Antianxiety, or Anxiolytic, Drugs
These are the so-called minor tranquilizers. They are sedatives for the waking hours that are prescribed for people who have excessive tension and anxiety.
Neuroleptics, or Antipsychotics
Psychosis is a disorder that impairs a person's abilities to think, remember, communicate, respond with appropriate emotions, and interpret reality without great distortion. People who have these difficulties can often be treated effectively with neuroleptic or antipsychotic drugs, also known as the major tranquilizers, which have specific effects on the brain's activity.
Sedative-Hypnotic Drugs
These drugs act as sedatives at low doses and produce a "hypnotic" action at higher doses. (The word hypnotic as used by pharmacologists does not refer to a hypnotic trance but means simply that a drug causes drowsiness and reduces motor activity.) In even larger doses, these drugs act as anesthetics.

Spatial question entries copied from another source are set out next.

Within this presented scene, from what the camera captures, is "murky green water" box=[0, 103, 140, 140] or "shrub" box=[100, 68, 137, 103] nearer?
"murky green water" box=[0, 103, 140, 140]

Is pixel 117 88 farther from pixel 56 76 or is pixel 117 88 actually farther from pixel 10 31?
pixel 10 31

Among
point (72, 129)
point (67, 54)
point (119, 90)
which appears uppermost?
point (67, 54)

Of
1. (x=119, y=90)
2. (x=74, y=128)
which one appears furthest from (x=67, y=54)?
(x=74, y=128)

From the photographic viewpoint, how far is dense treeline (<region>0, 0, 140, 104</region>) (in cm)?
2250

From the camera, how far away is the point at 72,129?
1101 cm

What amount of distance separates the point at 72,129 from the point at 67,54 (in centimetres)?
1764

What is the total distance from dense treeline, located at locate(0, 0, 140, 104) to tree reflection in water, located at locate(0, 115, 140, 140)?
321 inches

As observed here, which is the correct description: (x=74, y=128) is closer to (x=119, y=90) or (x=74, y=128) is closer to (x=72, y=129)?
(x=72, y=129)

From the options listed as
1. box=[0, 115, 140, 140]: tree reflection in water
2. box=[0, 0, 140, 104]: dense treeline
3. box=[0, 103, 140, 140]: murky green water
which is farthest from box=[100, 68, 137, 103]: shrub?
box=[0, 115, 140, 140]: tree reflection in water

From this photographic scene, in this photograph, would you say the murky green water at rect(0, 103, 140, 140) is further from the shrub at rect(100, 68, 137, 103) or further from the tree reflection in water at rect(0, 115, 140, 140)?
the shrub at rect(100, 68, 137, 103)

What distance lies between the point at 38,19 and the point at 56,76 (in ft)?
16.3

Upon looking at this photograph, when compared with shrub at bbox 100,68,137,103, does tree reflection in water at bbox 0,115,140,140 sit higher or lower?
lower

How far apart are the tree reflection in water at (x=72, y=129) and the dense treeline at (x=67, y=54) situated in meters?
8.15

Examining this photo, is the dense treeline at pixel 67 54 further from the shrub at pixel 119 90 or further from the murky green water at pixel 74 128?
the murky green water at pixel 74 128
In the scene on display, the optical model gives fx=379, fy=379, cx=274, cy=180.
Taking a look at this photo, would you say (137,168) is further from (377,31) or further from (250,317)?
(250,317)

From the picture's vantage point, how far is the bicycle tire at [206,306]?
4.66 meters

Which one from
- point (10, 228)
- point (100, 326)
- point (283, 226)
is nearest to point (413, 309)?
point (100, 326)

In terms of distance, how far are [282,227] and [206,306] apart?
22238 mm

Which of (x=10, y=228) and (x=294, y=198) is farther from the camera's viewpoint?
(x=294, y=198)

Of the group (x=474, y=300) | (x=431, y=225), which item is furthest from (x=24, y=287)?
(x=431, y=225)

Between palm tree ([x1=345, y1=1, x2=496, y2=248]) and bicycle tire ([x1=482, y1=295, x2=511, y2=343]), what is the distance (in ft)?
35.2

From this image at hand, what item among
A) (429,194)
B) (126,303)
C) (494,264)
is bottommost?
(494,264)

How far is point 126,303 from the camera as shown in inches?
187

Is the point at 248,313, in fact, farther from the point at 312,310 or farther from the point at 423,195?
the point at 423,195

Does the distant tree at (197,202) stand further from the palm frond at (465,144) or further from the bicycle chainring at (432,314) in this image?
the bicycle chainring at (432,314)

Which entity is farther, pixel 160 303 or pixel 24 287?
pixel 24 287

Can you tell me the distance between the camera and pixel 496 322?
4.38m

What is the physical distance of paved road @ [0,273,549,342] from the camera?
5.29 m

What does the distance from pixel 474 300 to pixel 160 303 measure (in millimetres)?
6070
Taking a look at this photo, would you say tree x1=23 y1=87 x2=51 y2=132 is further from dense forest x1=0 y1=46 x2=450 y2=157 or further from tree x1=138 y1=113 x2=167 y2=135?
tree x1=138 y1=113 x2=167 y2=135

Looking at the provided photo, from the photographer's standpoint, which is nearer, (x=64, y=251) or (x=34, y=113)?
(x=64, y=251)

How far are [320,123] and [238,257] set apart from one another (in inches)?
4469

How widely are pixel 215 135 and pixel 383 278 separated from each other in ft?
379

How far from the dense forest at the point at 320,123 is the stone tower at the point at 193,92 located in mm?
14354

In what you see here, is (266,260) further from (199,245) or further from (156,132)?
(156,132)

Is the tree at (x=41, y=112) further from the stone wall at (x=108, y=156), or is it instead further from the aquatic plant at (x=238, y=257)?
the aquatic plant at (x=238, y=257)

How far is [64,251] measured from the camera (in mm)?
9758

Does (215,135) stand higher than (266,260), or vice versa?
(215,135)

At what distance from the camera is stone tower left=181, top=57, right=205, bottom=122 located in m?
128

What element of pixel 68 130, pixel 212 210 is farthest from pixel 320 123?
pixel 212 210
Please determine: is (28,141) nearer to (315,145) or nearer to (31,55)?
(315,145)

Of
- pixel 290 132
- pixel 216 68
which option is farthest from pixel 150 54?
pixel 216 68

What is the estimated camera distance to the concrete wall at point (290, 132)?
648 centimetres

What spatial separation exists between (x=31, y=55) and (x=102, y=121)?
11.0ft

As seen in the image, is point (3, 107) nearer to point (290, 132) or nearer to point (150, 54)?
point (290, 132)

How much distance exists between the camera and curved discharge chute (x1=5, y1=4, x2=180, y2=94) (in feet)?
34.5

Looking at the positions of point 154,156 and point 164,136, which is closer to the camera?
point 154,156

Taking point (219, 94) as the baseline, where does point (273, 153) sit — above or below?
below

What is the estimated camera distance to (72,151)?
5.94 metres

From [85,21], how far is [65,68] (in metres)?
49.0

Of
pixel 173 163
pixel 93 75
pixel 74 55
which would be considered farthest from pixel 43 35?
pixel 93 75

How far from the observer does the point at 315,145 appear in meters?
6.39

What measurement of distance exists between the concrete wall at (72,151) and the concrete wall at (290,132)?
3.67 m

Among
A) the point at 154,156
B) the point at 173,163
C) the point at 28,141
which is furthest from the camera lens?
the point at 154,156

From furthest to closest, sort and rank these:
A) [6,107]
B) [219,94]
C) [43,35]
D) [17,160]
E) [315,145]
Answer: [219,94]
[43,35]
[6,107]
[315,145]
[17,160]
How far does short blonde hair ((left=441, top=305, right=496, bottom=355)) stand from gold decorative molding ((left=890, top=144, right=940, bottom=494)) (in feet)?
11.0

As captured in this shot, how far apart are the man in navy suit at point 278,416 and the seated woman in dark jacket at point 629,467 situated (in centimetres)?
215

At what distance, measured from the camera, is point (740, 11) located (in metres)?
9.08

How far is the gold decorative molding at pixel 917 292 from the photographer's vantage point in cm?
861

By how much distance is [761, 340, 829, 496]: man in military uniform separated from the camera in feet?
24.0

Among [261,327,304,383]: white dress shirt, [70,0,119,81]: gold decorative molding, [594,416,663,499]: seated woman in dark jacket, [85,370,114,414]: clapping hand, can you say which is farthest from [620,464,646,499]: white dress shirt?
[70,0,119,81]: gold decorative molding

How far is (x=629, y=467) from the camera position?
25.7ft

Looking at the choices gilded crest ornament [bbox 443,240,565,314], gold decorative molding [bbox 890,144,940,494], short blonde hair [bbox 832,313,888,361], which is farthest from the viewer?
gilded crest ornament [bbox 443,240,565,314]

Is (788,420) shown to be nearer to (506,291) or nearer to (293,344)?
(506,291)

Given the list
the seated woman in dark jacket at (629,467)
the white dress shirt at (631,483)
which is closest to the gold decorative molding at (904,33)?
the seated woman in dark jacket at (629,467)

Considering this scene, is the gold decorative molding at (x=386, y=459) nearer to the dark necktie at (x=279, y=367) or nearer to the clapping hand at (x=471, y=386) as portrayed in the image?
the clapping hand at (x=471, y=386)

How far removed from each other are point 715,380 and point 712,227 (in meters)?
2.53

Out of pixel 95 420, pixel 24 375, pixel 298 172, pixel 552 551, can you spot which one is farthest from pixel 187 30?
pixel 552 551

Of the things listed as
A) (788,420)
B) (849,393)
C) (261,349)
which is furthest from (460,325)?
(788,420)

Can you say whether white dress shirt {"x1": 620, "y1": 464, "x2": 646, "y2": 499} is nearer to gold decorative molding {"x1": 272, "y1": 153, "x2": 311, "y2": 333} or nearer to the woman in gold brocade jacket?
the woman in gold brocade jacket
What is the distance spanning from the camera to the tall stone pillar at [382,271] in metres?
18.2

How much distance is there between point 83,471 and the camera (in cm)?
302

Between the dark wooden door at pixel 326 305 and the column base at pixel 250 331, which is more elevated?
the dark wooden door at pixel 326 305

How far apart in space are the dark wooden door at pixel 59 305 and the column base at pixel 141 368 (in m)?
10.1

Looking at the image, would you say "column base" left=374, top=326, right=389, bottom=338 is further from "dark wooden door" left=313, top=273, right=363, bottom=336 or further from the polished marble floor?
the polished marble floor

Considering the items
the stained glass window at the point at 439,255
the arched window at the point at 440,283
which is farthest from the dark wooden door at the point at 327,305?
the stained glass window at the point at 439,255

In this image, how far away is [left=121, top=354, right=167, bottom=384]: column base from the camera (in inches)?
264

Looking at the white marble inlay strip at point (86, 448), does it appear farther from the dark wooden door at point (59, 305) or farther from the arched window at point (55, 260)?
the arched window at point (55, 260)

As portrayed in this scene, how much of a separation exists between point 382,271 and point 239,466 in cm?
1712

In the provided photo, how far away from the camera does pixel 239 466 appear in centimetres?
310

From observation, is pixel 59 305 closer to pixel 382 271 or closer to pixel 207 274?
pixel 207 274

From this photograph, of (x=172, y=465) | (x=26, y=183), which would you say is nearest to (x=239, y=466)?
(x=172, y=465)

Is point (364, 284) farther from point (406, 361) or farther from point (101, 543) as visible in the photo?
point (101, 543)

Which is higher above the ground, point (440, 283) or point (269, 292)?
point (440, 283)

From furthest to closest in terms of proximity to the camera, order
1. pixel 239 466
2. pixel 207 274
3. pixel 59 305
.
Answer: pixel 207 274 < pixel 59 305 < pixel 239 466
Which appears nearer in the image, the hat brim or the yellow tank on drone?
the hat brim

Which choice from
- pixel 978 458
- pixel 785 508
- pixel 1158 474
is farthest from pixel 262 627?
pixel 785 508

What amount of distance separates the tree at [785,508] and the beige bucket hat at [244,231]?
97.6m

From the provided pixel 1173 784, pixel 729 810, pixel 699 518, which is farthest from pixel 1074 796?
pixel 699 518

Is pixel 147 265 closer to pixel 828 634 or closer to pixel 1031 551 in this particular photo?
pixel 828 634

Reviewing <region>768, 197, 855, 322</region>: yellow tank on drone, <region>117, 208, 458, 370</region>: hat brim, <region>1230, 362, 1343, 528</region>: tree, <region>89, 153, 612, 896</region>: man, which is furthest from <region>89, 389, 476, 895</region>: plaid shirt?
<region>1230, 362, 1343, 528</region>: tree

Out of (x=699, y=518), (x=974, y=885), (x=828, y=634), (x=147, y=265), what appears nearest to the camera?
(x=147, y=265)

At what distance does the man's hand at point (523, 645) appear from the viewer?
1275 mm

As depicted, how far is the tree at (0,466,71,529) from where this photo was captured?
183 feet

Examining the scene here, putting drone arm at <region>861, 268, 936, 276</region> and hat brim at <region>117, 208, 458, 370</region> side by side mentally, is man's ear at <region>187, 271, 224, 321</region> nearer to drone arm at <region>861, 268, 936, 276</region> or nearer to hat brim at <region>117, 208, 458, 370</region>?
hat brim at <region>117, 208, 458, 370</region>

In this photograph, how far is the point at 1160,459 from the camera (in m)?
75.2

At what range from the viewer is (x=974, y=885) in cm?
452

Antianxiety drugs, the minor tranquilizers, can be grouped with these drugs because of their sedative effect.
Antidepressants
These drugs are used primarily to treat what psychiatrists call endogenous depression—that is, major, incapacitating depression that is not associated with an outside event or situation. Depressions that occur after the loss of a job, the death of someone close, or some other external event are called exogenous depressions. They can sometimes be treated effectively with antidepressants, but drug therapy for situation-induced depression generally is less successful.
Lithium therapy is a specific treatment primarily for manic-depressive disorders. Lithium carbonate is a naturally occurring mineral salt. For manic-depressive patients—with wide swings of mood from feeling extremely energetic and emotionally high to feeling seriously depressed—lithium therapy may offer help as a mood stabilizer.